◆ Supplied records:
— Begin —
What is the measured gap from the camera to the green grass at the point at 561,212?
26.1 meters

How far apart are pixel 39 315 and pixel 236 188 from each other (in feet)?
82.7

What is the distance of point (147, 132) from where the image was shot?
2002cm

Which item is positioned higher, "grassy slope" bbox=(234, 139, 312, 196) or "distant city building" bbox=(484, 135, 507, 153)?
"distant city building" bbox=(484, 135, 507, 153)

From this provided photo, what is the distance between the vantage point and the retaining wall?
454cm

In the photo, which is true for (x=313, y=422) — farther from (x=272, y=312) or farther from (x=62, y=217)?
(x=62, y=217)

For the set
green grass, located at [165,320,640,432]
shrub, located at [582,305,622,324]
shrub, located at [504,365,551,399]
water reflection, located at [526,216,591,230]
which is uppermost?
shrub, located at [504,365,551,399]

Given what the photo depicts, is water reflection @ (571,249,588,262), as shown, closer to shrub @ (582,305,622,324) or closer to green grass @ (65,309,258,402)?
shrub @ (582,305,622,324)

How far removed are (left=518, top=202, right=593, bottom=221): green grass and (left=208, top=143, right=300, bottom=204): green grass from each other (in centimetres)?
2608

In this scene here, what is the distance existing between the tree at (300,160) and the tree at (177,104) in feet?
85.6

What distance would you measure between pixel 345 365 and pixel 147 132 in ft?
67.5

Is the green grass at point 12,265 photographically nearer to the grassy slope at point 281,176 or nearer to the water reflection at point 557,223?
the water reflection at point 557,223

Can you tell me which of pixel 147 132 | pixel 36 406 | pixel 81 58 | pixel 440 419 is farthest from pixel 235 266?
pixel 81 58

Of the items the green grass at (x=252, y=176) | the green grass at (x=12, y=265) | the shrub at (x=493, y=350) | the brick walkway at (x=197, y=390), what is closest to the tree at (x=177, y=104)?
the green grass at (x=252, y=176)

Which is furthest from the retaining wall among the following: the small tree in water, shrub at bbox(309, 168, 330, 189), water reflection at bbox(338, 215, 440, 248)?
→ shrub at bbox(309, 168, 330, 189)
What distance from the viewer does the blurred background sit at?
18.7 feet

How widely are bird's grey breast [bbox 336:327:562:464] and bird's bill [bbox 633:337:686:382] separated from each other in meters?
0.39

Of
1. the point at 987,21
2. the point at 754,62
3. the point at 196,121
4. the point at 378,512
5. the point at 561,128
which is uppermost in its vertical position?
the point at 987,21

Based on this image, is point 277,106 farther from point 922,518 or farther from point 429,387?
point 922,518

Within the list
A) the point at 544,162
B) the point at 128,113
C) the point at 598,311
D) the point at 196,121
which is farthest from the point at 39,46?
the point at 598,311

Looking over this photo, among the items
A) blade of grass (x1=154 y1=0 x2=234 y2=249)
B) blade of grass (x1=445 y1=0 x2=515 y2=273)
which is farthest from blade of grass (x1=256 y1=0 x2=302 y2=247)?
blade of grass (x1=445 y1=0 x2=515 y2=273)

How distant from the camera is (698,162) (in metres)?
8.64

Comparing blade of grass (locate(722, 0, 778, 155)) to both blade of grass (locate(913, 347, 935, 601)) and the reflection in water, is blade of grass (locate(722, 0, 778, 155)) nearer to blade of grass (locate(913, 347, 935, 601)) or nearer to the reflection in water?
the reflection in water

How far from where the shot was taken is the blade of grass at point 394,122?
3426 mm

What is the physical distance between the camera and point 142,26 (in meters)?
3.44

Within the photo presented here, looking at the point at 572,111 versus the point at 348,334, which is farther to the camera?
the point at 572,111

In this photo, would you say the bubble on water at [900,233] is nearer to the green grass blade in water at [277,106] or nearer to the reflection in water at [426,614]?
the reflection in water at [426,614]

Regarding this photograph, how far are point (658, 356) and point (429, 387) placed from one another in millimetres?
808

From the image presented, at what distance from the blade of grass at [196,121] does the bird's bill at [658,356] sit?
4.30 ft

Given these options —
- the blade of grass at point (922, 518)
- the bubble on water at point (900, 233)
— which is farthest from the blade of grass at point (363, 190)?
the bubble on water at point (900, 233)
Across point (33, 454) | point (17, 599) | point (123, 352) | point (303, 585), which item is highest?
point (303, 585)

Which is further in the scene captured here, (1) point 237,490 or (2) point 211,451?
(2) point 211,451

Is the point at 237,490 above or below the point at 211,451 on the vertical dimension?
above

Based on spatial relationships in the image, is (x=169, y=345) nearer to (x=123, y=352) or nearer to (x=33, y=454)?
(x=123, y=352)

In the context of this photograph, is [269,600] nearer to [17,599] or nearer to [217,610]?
— End —
◆ Exercise objective: Copy exactly the lines above, from the one containing "How distant from" through the very last line.

◆ Response to this task:
How distant from the camera is (698,162) (in metres)?
8.64

Comparing blade of grass (locate(722, 0, 778, 155)) to both blade of grass (locate(913, 347, 935, 601)) and the reflection in water, is blade of grass (locate(722, 0, 778, 155)) nearer to blade of grass (locate(913, 347, 935, 601)) or nearer to the reflection in water?
the reflection in water

How far from where the shot was taken is the blade of grass at point 394,122?
3426 mm

What is the physical distance between the camera and point 142,26 (in meters)?
3.44

Within the photo presented here, looking at the point at 572,111 versus the point at 348,334, which is farther to the camera?
the point at 572,111

In this photo, would you say the bubble on water at [900,233] is nearer to the green grass blade in water at [277,106] or nearer to the reflection in water at [426,614]?
the reflection in water at [426,614]

Regarding this photograph, how far are point (658, 356) and point (429, 387) placed from one another in millimetres?
808

From the image presented, at what distance from the blade of grass at [196,121] does the bird's bill at [658,356] sit?
4.30 ft

Given these options —
- the blade of grass at point (922, 518)
- the bubble on water at point (900, 233)
— which is farthest from the blade of grass at point (363, 190)?
the bubble on water at point (900, 233)
Across point (33, 454) | point (17, 599) | point (123, 352) | point (303, 585), which item is highest?
point (303, 585)

Which is further in the scene captured here, (1) point 237,490 or (2) point 211,451?
(2) point 211,451

Is the point at 237,490 above or below the point at 211,451 on the vertical dimension?
above

Based on spatial relationships in the image, is (x=169, y=345) nearer to (x=123, y=352) or nearer to (x=33, y=454)?
(x=123, y=352)

In the context of this photograph, is [269,600] nearer to [17,599] or nearer to [217,610]?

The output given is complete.